Maximal oxidative capacity during exercise is associated with muscle power output in patients with long coronavirus disease 2019 (COVID-19) syndrome. A moderation analysis.

Ramirez-Velez R; Hospital Universitario de Navarra, Madrid, Spain
Oscoz-Ochandorena S; Garcia-Alonso Y; Garcia-Alonso N;
Legarra-Gorgonon G; Oteiza J; Lorea AE; Izquierdo M; Correa-Rodriguez M

Clinical Nutrition ESPEN. 58:253-262, 2023 Dec.

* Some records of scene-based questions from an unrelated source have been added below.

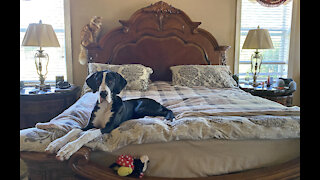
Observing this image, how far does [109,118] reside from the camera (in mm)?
1308

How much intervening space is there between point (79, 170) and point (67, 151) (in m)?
0.11

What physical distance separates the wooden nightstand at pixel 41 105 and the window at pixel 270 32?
271 cm

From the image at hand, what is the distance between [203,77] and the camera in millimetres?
2957

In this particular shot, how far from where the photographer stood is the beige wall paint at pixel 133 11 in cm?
338

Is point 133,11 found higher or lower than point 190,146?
higher

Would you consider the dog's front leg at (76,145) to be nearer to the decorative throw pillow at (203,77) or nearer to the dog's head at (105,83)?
the dog's head at (105,83)

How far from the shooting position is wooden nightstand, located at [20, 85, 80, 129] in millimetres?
2678

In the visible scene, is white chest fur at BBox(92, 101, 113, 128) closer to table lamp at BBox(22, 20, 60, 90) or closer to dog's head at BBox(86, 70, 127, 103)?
dog's head at BBox(86, 70, 127, 103)

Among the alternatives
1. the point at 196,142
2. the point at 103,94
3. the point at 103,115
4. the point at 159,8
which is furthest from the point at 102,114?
the point at 159,8

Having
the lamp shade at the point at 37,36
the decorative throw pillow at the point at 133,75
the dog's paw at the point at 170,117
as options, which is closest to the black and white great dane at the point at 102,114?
the dog's paw at the point at 170,117

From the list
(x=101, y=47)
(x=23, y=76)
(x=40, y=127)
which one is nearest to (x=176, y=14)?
(x=101, y=47)

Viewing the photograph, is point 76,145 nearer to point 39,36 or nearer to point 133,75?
point 133,75

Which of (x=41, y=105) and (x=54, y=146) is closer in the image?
(x=54, y=146)
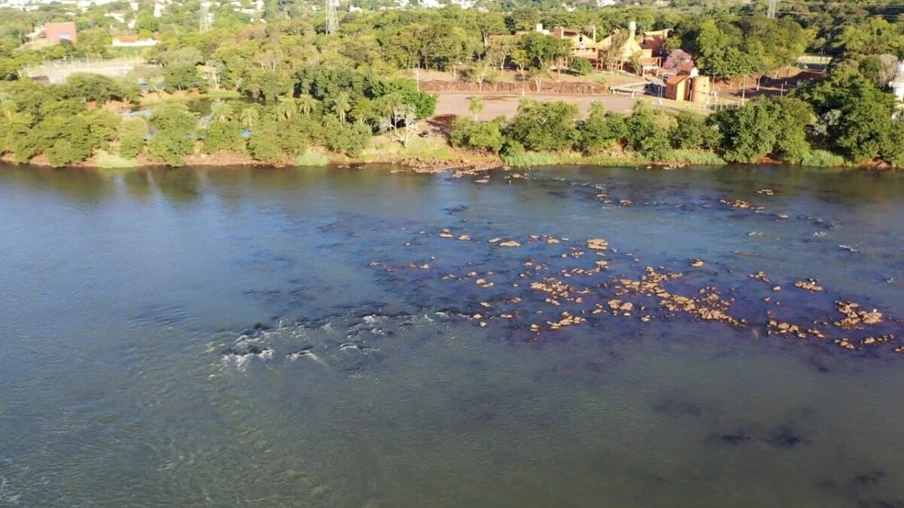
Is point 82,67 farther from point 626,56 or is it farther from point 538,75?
point 626,56

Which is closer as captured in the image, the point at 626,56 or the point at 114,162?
the point at 114,162

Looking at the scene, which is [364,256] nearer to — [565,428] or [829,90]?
[565,428]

BACKGROUND & AIMS: Long COVID syndrome (LCS) involves persistent symptoms
experienced by many patients after recovering from coronavirus disease
2019 (COVID-19). We aimed to assess skeletal muscle energy metabolism,
which is closely related to substrate oxidation rates during exercise, in
patients with LCS compared with healthy controls. We also examined whether
muscle power output mediates the relationship between COVID-19 and
skeletal muscle energy metabolism.

METHODS: In this cross-sectional study, we enrolled 71 patients with LCS
and 63 healthy controls. We assessed clinical characteristics such as body
composition, physical activity, and muscle strength. We used
cardiopulmonary exercise testing to evaluate substrate oxidation rates
during graded exercise. We performed statistical analyses to compare group
characteristics and peak fat oxidation differences based on power output.

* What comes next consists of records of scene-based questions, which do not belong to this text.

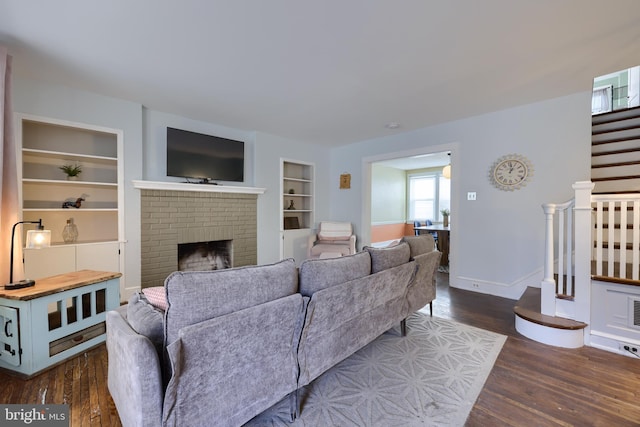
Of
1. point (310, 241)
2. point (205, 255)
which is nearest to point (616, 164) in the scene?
point (310, 241)

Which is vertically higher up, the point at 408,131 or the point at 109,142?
the point at 408,131

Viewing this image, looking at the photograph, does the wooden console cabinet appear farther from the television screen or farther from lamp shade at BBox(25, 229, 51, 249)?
the television screen

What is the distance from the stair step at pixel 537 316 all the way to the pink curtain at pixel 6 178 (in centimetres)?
431

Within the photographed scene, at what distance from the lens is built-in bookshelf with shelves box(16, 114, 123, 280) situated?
9.40 ft

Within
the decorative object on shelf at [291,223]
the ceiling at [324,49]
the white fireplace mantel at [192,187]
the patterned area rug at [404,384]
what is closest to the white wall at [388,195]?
the decorative object on shelf at [291,223]

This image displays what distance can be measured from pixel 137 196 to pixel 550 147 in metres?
5.07

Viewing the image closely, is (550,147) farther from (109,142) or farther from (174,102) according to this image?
(109,142)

RESULTS: The two-way analysis of covariance (ANCOVA) results, adjusted
for covariates, showed that the patients with LCS had lower absolute
maximal fatty acid oxidation (MFO), relative MFO/fat free mass (FFM),
absolute carbohydrates oxidation (CHox), relative CHox/FFM, and oxygen
uptake (VO2) at maximum fat oxidation (g min-1) than the healthy controls
(P < 0.05). Moderation analysis indicated that muscle power output
significantly influenced the relationship between LCS and reduced peak fat
oxidation (interaction beta = -0.105 [95% confidence interval -0.174;
-0.036]; P = 0.026). Therefore, when muscle power output was below 388 W,
the effect of the LCS on MFO was significant (62% in our study sample P =
0.010). These findings suggest compromised mitochondrial bioenergetics and
muscle function, represented by lower peak fat oxidation rates, in the
patients with LCS compared with the healthy controls.

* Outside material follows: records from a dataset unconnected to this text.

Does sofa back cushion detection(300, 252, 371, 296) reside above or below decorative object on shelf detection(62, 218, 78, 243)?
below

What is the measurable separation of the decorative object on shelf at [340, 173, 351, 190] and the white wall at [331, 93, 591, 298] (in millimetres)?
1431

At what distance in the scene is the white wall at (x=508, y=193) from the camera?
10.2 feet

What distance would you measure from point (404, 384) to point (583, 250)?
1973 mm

CONCLUSION: The patients with LCS had lower peak fat oxidation during
exercise compared with the healthy controls, potentially indicating
impairment in skeletal muscle function. The relationship between peak fat
oxidation and LCS appears to be mediated predominantly by muscle power
output. Additional research should continue investigating LCS pathogenesis
and the functional role of mitochondria.